TV Networks Endure Sharp Ratings Declines, Makegoods Are An Issue
- by Wayne Friedman , February 5, 2021
Now four months into the 2020-2021 TV season, major TV networks are still dealing with worse-than-normal audience under-delivery advertising promises this season. That makes it harder to have makegood viewership rating guarantees made in the upfront period.
“It’s a debacle,” says one senior executive media agency investment officer, speaking to Television News Daily -- adding that networks shouldn’t be selling “scatter” inventory until dealing with makegood inventory shortages.
Another agency executive noted: “There was definitely under-delivery of at least 10% to 15%. Networks are trying to get creative with makegood packages in terms of digital video, marketing and social media. They will be working through this for the next few quarters.”
Earlier evidence of the shortfall revealed itself a few weeks into the new season, with steeper 20% to 30% ratings declines in some cases.
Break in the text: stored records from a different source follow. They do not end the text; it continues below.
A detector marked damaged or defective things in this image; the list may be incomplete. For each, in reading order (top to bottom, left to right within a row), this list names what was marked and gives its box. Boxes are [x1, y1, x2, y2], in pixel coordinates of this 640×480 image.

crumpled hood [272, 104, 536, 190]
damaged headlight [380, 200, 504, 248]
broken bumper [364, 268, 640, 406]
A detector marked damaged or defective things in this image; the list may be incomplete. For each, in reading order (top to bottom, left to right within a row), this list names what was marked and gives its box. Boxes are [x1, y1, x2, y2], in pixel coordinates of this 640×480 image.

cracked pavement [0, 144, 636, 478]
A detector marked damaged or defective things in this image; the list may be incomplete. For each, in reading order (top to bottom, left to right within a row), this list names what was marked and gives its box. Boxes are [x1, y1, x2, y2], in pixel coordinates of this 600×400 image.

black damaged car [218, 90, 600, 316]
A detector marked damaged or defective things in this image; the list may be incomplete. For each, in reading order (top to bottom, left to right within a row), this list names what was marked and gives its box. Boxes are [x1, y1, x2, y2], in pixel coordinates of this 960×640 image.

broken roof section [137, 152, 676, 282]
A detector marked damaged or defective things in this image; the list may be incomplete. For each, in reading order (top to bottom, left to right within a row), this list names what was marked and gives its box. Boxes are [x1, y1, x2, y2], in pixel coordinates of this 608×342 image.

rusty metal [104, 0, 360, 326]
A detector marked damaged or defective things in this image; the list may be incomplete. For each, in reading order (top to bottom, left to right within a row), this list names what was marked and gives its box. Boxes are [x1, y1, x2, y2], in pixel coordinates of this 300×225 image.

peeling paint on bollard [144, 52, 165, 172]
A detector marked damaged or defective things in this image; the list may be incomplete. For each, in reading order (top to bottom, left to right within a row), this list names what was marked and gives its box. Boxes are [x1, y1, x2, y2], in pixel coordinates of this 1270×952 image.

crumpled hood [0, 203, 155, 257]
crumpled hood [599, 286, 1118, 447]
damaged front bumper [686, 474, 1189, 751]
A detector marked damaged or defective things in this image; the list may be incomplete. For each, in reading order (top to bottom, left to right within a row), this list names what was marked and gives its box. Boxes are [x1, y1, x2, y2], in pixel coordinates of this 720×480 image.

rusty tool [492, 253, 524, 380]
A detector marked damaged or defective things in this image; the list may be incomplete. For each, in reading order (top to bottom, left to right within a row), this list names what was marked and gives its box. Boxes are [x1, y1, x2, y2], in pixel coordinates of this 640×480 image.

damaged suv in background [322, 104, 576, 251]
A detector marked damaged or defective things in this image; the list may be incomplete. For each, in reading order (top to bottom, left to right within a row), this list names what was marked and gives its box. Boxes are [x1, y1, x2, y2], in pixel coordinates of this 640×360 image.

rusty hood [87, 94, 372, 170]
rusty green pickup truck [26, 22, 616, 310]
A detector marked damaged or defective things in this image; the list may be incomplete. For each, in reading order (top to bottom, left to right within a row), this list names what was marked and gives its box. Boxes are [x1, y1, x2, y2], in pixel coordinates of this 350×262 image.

The ratings declines were partly due to fourth-quarter delays of new TV prime-time programming.
Major TV broadcast network representatives at ABC, NBC, CBS and Fox did not respond to inquiries by press time, or had no comment.
Networks are finding it challenging to meet specific marketers’ deal-making.
For example, network-owned connected TV platforms skew to younger audiences, which may not meet advertisers' media deal agreements that target older TV viewers. Even then, there is little ad inventory available on CTV platforms, given they carry much lighter ad inventory loads per hour versus on live, linear TV networks.
Some networks anticipating programming delay issues made changes in upfront deal-making, just before the start of the current season, to combat these potential issues.
A network executive told Television News Daily: “By guaranteeing advertiser delivery on broader persons 18 and older audiences, we have reduced the volatility associated with continued declines or fluctuation against the traditional major transaction demos of persons 18-49 and 25-54.”
Media agency executives are concerned that network issues could head in another direction: They may look to remove these inventory liabilities -- sometimes described as a “liability wipe” -- from their books, which essentially wipes out impressions owed to marketers.
One longtime media executive observes: “The liability wipe is the plan for many. Whether they can force it or not is another question.”